FDA Labeling Changes Could Come at a Cost for Food Processors
Front-of-pack labeling, reduced sodium and sugar levels, and enforced ingredient traceability are on the horizon for food manufacturers. Here’s what processors can expect next.
Some examples of front-of-pack labeling being proposed by the FDA, which focus on a traffic-light format with three key ingredients highlighted.
Michael Costa
Certain segments of the food and beverage manufacturing industry—like snack foods—have been blamed in recent years by health and nutrition advocacy groups and government entities for being at the root of the country’s obesity epidemic, along with other maladies like diabetes, high blood pressure, heart disease, and more.
One solution proposed by these groups is to enact a variety of changes within the food and beverage manufacturing industry, including simplified labeling, lowering levels of sodium and sugar, and enforcing ingredient traceability for allergens. All of these scenarios could put the financial onus on the manufacturer to execute within their operations.
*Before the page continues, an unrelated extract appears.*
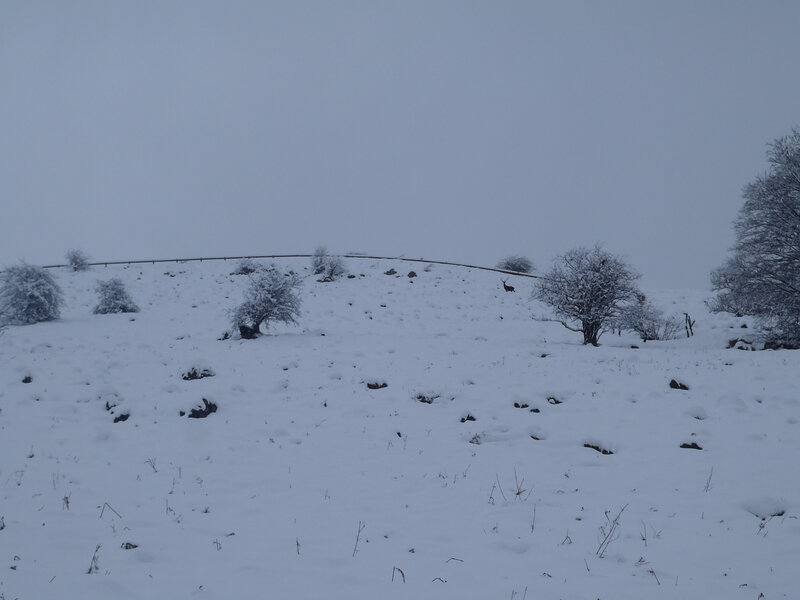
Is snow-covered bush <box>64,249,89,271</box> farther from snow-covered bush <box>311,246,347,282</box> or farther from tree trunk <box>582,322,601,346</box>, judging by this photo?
tree trunk <box>582,322,601,346</box>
Martin Hahn, partner at Hogan Lovells and SNAC International general counsel, recently discussed where these topics currently stand at SNX in Dallas for an audience of snack manufacturers. Here’s a roundup of what Hahn says processors can anticipate from these proposed initiatives.
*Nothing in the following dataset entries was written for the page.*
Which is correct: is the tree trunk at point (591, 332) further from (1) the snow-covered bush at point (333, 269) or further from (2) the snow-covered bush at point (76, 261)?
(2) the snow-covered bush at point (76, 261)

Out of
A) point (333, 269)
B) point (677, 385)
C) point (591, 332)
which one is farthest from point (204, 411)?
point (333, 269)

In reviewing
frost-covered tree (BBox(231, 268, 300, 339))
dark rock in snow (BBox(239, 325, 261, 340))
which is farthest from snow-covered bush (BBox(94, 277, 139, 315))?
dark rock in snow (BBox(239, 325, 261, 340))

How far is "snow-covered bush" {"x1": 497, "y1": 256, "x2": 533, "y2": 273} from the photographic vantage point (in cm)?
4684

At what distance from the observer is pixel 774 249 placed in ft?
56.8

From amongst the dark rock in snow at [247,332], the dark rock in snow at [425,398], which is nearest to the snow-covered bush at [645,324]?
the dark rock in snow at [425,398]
Front-of-pack nutrition labeling
In 2022, the White House National Strategy on Hunger, Nutrition, and Health was released, with the goal of ending hunger in the U.S., along with encouraging healthy eating and physical exercise in the population by 2030, which in turn, could reduce diet-related maladies like obesity, diabetes, high blood pressure, and more. Hahn says the underlying message of this strategy is that the bulk of the change needs to come from the food industry through labeling changes and reduced sodium and sugar, rather than focusing more on changing people’s eating habits.
“I felt like if you’re in the food industry then everything is your fault,” says Hahn. “When you look at what was coming out of this program, it was all about what the FDA had to do and what the [food and beverage] industry should be doing to try to take more responsibility for the chronic disease that we have in this country, and I just inherently think that’s unfair.”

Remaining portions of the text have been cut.